Congressman Michael Grimm (R-NY) pleaded guilty yesterday to one count of felony tax evasion. Good manners and a decent sense of shame would have him resigning the minute he left the courthouse. Mr. Grimm lacks both of those qualities, and he has said he will remain in the House of Representatives. Speaker John Boehner (R-OH) now has his first test in the new Congress, how to handle a convicted felon as a member of his caucus.
The congressman was set to go to trial on February 2, 2015, for hiding more than $1 million in receipts and wages at a Manhattan restaurant he owned, a place called Healthalicious. The judge let him admit to just one of the 20 counts he faced. The New York Daily News reported, “In a document submitted to the court, however, he admitted to all the illegal conduct alleged in his 20-count indictment, including hiring undocumented immigrants and lying under oath in a deposition in 2013, when he had been in Congress for two years. The judge scheduled sentencing for June 8.”
The former Marine and ex-FBI agent said, “While operating a restaurant, we underestimated the gross receipts and used some of the money to pay employees off the books and some other expenses.” He added, “Everything we’re talking about here happened before I was in Congress, and for the past four years I’ve been a very effective, strong member of Congress that has served the people of Staten Island very well, and I think the proof of that is the will of the people.” He has no intention of quitting, unless he is sentenced to prison. If he gets the three-year maximum, he would not be able to attend Congress, and would likely resign.
The Daily News also noted, “His lawyers, however, are expected to argue for a sentence of probation because of his FBI service and his work aiding constituents devastated by Hurricane Sandy. Federal sentencing guidelines — which the judge is free to ignore — call for a penalty of 24 to 30 months. Grimm will have to shell out between $80,000 and $200,000 in back taxes.” Probation would mean he can attend to Congressional business.
He can, but he shouldn’t, and this is a test for Speaker Boehner. Having a convicted felon, even one merely serving probation, in his caucus creates an ethical distraction. How can a party that likes law and order permit a felon to serve in Congress? There is nothing the party leadership can do to prevent him taking the oath of office in January. The House Ethics Committee has not acted in deference to the Justice Department, but with the court case over, the committee can now act. A resolution to expel Mr. Grimm is in order.
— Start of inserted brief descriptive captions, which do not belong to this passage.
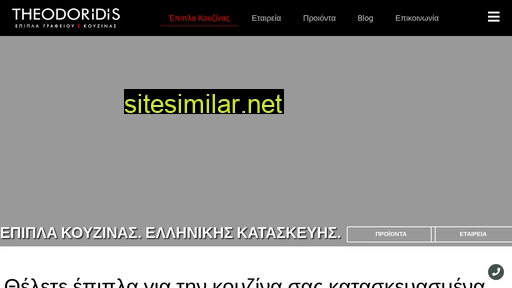 theodoridi.gr alternative sites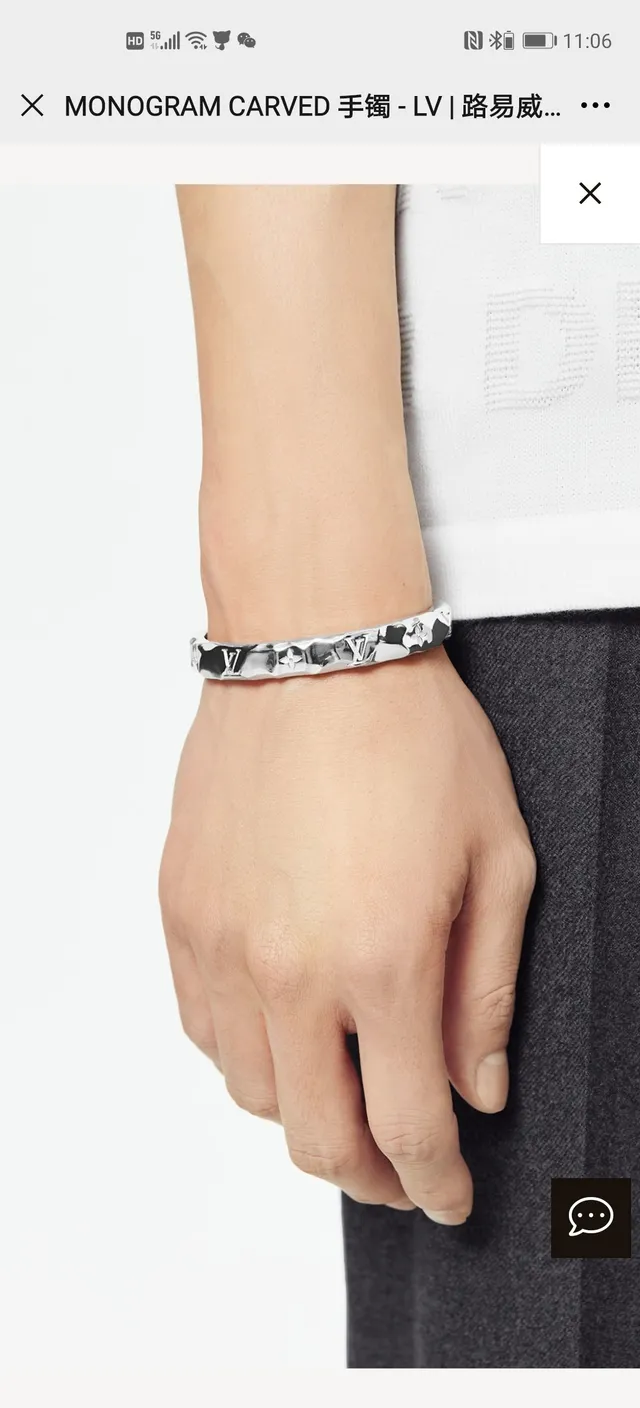 Louis Vuitton Gold Silver Hammered Texture Embossed Monogram Bracelet 7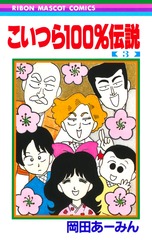 こいつら100 伝説 漫画 1巻から3巻 無料 試し読み 価格比較 マンガリスト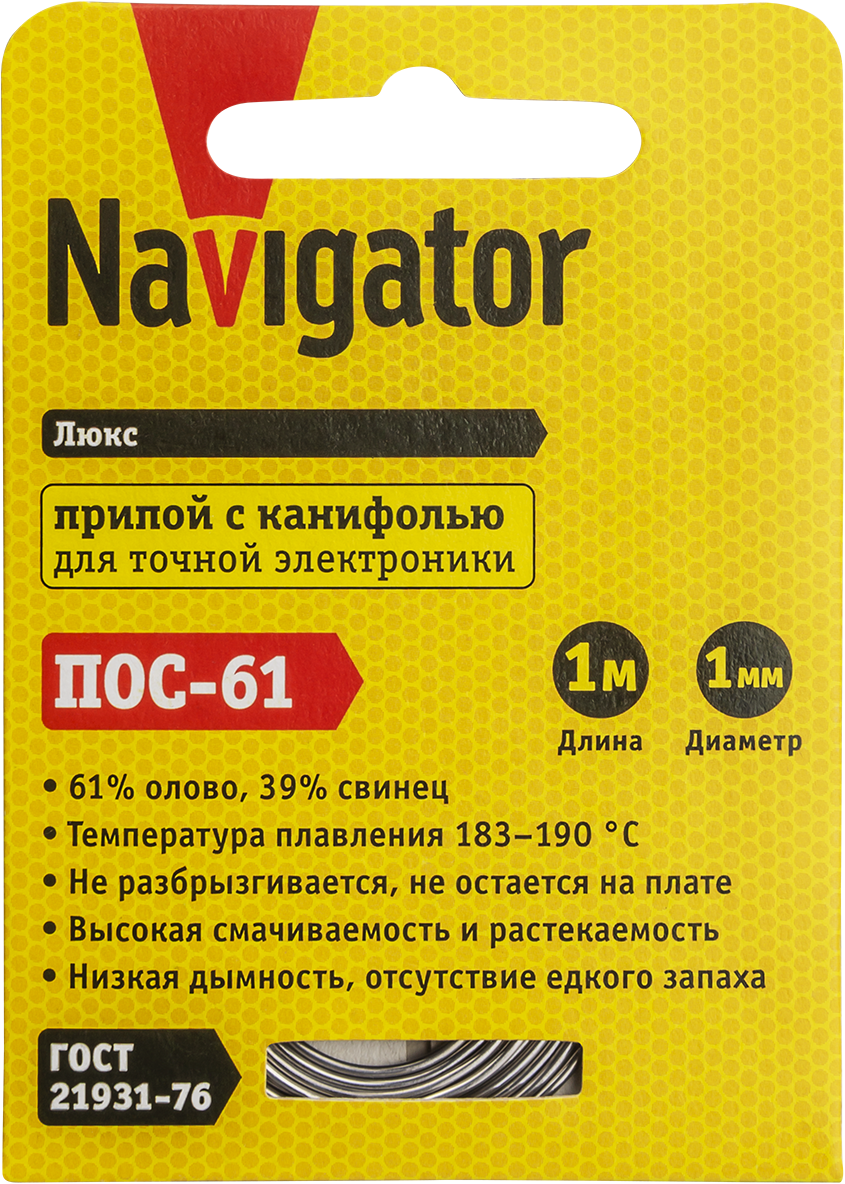 Припой Navigator NEM-Pos03-61K-1-S1 (ПОС-61, спираль, 1 мм, 1 м) (600/50/1)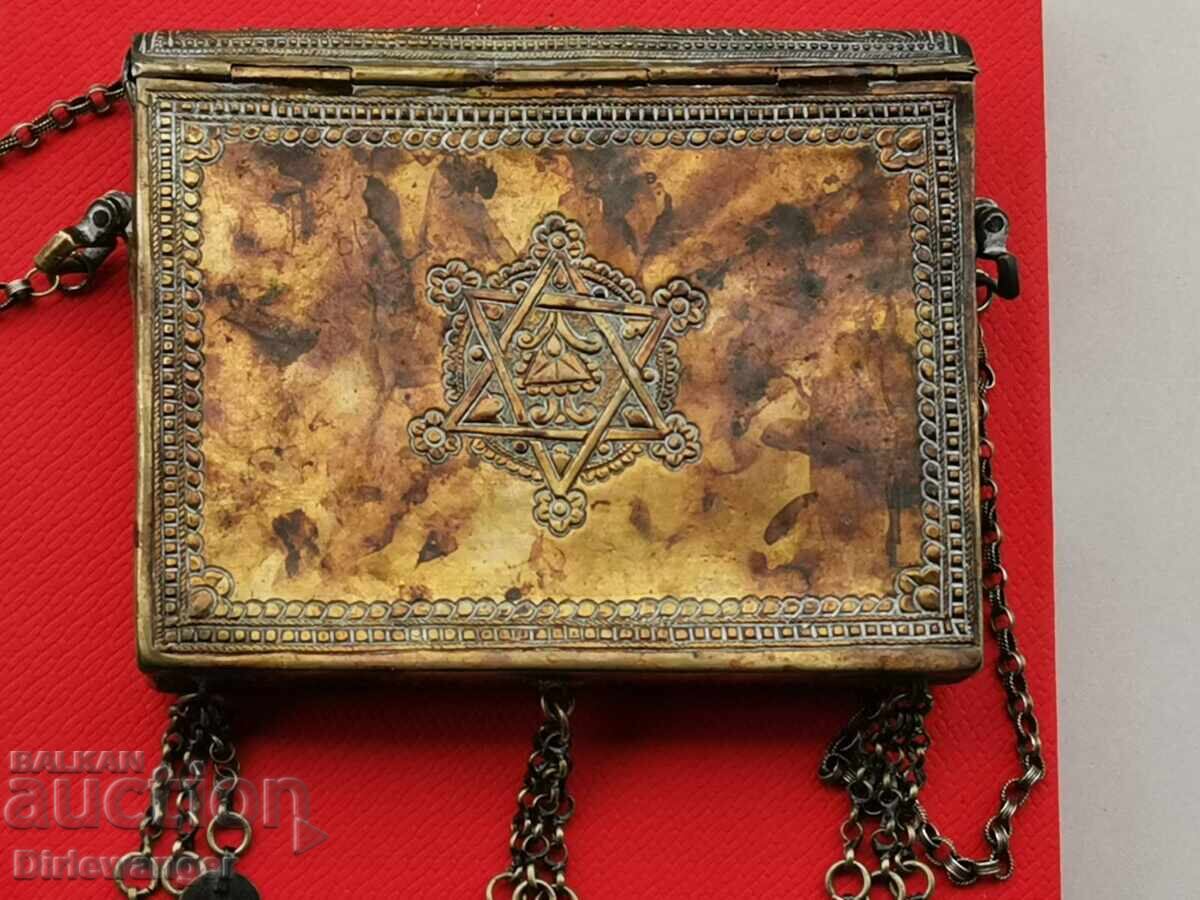 SILVER QUR'AN BOX - 7 SILVER QUR'AN BOX - 7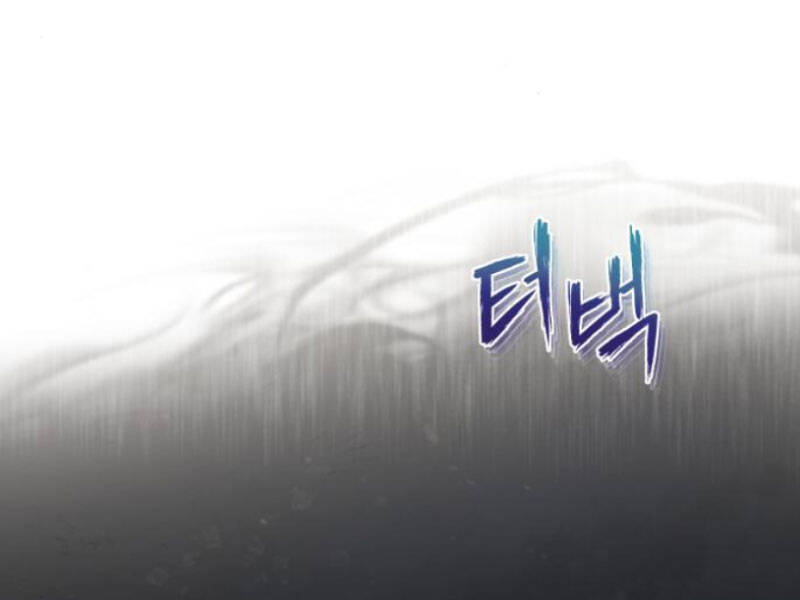 Đệ Nhất Võ Sư, Baek Cao Thủ Chap 16 - Next Chap 17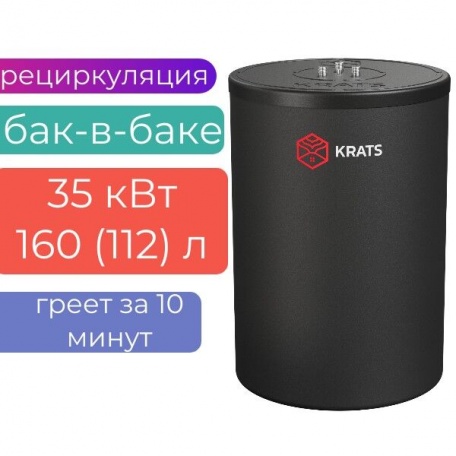 Бойлер косвенного нагрева KRATS «БАК-В-БАКЕ» 160 (112л) 35 кВт серия Comfort , BKNCB-160, черный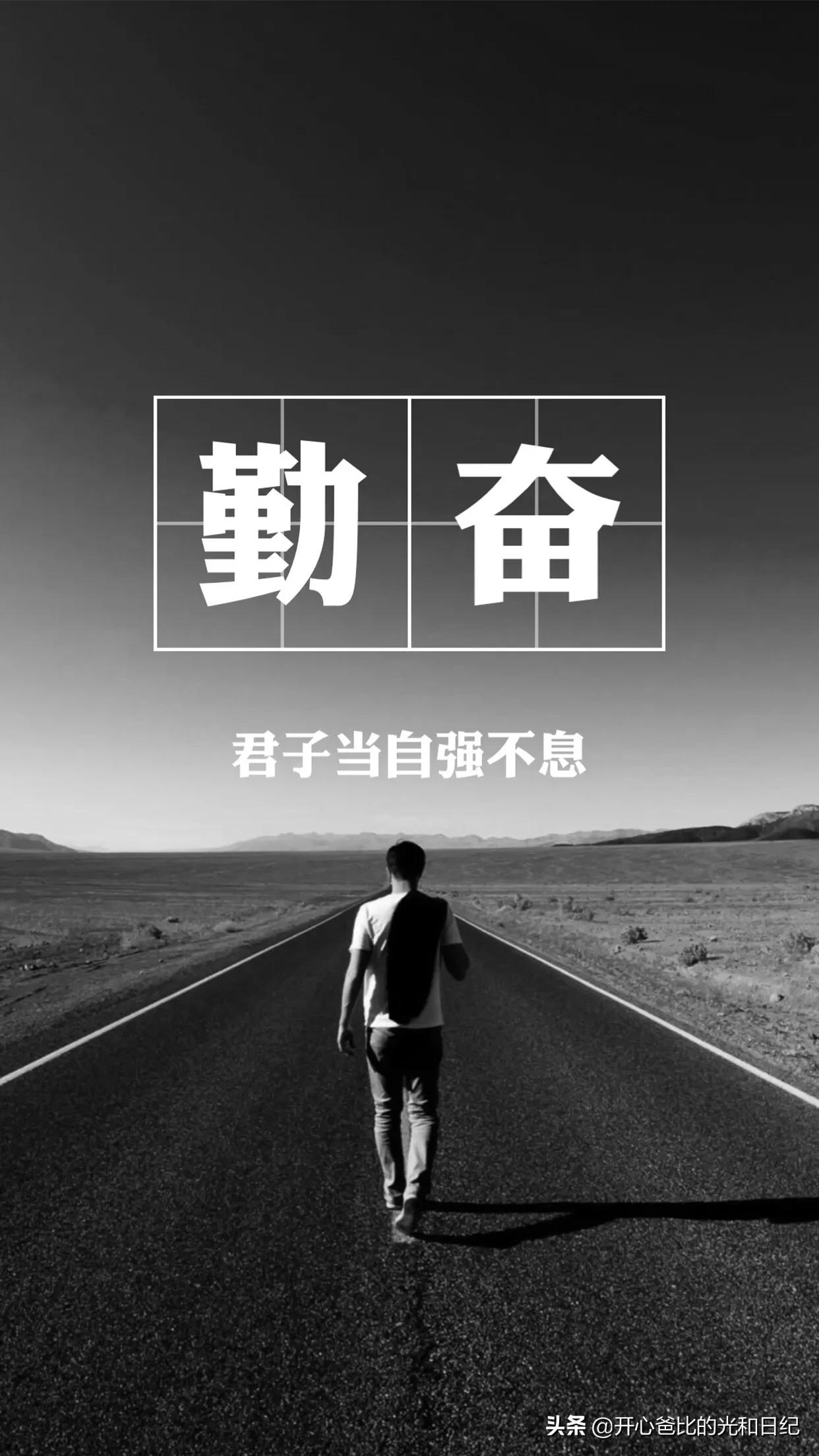 如何拍好短视频加文字,如何拍好短视频宣传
Congressman Grimm has already earned the enmity of this journal by threatening a reporter to was asking about his tax troubles. About a year ago, the congressman said to reporter Michael Scotto of New York 1, “Let me be clear to you, you ever do that to me again [ask awkward questions] I’ll throw you off this fucking balcony.” He continued, “No, no, you’re not man enough, you’re not man enough. I’ll break you in half. Like a boy.” For that alone, he should be forced from office. Threatening the media is something one would expect of a Putinista or a jihadi, not a United States Congressman.
From now through the sentencing date, Mr. Boehner will have this distraction, and if the sentence is lenient enough, he will have to deal with it long after that date. One wonders just how long he can put up with Congresswoman Nancy Pelosi (D-CA) and the rest of the Democratic minority saying things like, “Clearly, Speaker Boehner must insist that Congressman Grimm resign immediately.” After a while, Mr. Boehner and the rest of the GOP leadership is going to start to look like accomplices in Mr. Grimm’s actions. That’s hardly good for the party nor for the country.